◆ AIM 1
Translate this sentence from the patent text on solar-assisted coal gasification into French: "Fluidized bed gasification technology is the most suitable to gasify high ash Indian coals with air and steam mixtures as reactants."
◆ AIM 2
According to the patent text on solar-assisted coal gasification, where does the gasification process get the heat it needs for conversion?
◆ AIM 3
Write the next part of the patent text on solar-assisted coal gasification, starting after its final sentence.

TITLE:
Method for enhancing fluidized bed coal gasification performance by integrating solar
heat
FIELD OF INVENTION
The present invention generally relates to fluidized bed coal gasification of high ash
Indian coals for various applications like power generation, liquid fuels and chemicals
production. More particularly the invention relates to enhancement of calorific value of
synthesis gas (syngas) generated from fluidized bed coal gasification and cold gas
efficiency of gasifier by extracting heat from solar energy and admitting into gasifier
through fluidizing air.
BACKGROUND OF THE INVENTION & DISADVANTAGES
Gasification is a process of converting carbonaceous fuels into combustible gases also
called synthesis gas through partial oxidation of the fuel. Gasification process is
endothermic in nature and heat required for the conversion process is acquired from the

partial combustion of the fuel. The amount of fuel left after partial combustion will be
participated in gasification reactions, which leads to combustible gases generation. The
amount of fuel subjected to partial combustion depends on the desired gasification
conditions like operating temperature, fuel & reactants throughput and bed weight. For a
given conditions, one would prefer to subject more fuel into gasification reactions for a
minimal partial combustion of fuel. Equivalence Ratio (ER) is a parameter defined as
ratio of oxygen to carbon that is actually admitted into system to the stoichiometric ratio
of oxygen to carbon required for full combustion of fuel. ER parameter is a characteristic
of the amount of fuel subjected to partial combustion in order to maintain desired
gasification conditions. For a desired gasification conditions, ER should be optimized or
reduced in order to achieve better gasification performance. ER can be reduced by
providing energy required for gasification through external sources like preheated
fluidizing medium, preheated solid inert material and direct heating reaction zone with
solar radiation.
Fluidized bed gasification technology is the most suitable to gasify high ash Indian coals
with air and steam mixtures as reactants. The fluidizing air temperatures are generally
increased through heat exchange with process streams like synthesis gas and gas
turbine compressed air in order to achieve better gasification performance. Higher
calorific value of syngas and cold gas efficiency of gasification are highly suitable to

meet various applications like power generation, liquid fuels and chemical production. In
prior art, 2368/Del/2004 relates to pressurized fluidized bed coal gasification device for
producing an enhanced quality of coal gas with a mixture of air and steam as a fluidizing
medium admitted through the distributor located at the bottom of the device wherein the
invention is characterized by an additional steam supply system positioned at elevations
starting from 200 mm above the air distributor for admitting adequate quantity of steam.

◆ SUPPLIED MATERIAL

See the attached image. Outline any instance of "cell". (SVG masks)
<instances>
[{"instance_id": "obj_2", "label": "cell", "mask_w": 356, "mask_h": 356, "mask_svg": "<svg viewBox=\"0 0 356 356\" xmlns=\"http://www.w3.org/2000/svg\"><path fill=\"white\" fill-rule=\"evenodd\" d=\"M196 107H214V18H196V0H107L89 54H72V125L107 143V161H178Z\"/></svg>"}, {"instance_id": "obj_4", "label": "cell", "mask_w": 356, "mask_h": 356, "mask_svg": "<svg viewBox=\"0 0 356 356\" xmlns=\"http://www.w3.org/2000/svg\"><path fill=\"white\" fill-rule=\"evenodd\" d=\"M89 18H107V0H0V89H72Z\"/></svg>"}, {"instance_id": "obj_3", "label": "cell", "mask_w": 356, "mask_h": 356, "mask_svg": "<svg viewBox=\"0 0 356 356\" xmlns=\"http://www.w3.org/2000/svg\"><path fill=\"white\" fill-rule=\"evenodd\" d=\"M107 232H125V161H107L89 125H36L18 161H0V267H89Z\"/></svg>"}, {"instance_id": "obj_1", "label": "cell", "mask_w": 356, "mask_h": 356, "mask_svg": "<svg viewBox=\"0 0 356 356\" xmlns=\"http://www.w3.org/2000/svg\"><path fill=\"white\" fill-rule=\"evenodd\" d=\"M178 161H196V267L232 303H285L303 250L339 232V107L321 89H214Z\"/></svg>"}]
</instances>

◆ EXERCISE ANSWER 1
La technologie de gazéification en lit fluidisé est la plus adaptée pour gazéifier les charbons indiens à forte teneur en cendres avec des mélanges d'air et de vapeur comme réactifs.

◆ EXERCISE ANSWER 2
From the partial combustion of the fuel.

◆ EXERCISE ANSWER 3
The invention claims the process to have uniform temperature at different elevations
and to have quick conversion of coal gas, having improved chemical composition and
calorific value. Additional steam supplied to achieve higher calorific value in this
invention attracts the thermal loss in the overall efficiency of the process. Another prior
invention00301/kol/2008, relates to a method adaptable to enhance calorific value of
syngas in an IGCC process by employing the air blown fluidized bed gasification. Here,
the temperature of the fluidizing air is increased by two methods viz., (a) By tapping a
portion of a syngas before being admitted to the gas turbines and firing the syngas in a
burner, thus utilizing the heat produced by the extracted syngas and the air from the
forced draft fan (FD) in a tubular heat exchanger having a flue gas in a shell side while
cold air and steam mixture is passed through tubes (b) By using coal and air from FD
for the fluidized bed combustion which acts as heat generating source for heating
process air and steam mixture by admitting through tubes immersed in the bed.
Increasing fluidizing air temperature with other than the above mentioned methods, can
improve the

entire process efficiency as the heat of syngas or heat from coal combustion which is
earlier used for increasing fluidizing air would be available for process. The present
invention can easily provide an alternative solution by using abundant solar energy to
increase fluidizing air temperature without compromising the process efficiency as
Concentrated Solar Thermal (CST) energy can increase the fluidizing air temperature
up to 500°C.
In prior arts, solar energy has been utilized in variety of means for gasification of
carbonaceous material. One prior invention (US4290779), includes a solar gasifier
which heats the fluidizing gas and steam mixture through a high heat capacity refractory
honeycomb which is surrounding the entire reactor surface area and the honeycomb
being heated through solar concentrators solar window. But, these systems can work
up to limited capacities or sizes as the concentrator size cannot be expanded to suit the
requirements of commercial scale gasifier as the diameters of typical size ranges from 2
m to 3 m more over the alternate heating system to provide necessary heat for
gasification has to be set up to meet the requirement when solar energy is unavailable.
In another invention (US 4229184), relates to the apparatus for using focused solar
radiation to gasify coal and other carbonaceous materials. Invention is characterized by
incident solar radiation focused from an array of heliostats onto a tower-mounted

secondary mirror which redirects the focused solar radiation down through a window
onto the surface of a vertically-moving bed of coal, or a fluidized bed of coal, contained
within a gasification reactor. The reactor is designed to minimize contact between the
window and solids in the reactor. Heat and temperatures required for gasification is
provided by heating solid coal particles. Focusing solar radiation over the reaction zone
to heat the moving coal particles is a challenging task and applicability of this method to
commercial scale reactors has limited applicability due to larger reaction zones.
The present invention can overcome the above mention drawbacks of prior arts. This
invention focuses on using the solar energy to pre heat the fluidizing air instead of using
syngas or coal. This invention proposes solar collector field or system for indirect
heating of fluidizing medium which can be expanded depending on the quantity of
medium to be heated, this kind of arrangement avoids the scale up issues of gasifier for
commercial aspects. Thus, there is a provision to expand the capacity of the solar
collector field thereby the temperature of the air-steam mixture can be controlled to suit
the requirements of the plants. Also the present invention allows the system to be self-
sustained to meet the heat and temperature required for gasification by subjecting more
carbon towards combustion when the solar radiation falls (during nights and cloudy
days).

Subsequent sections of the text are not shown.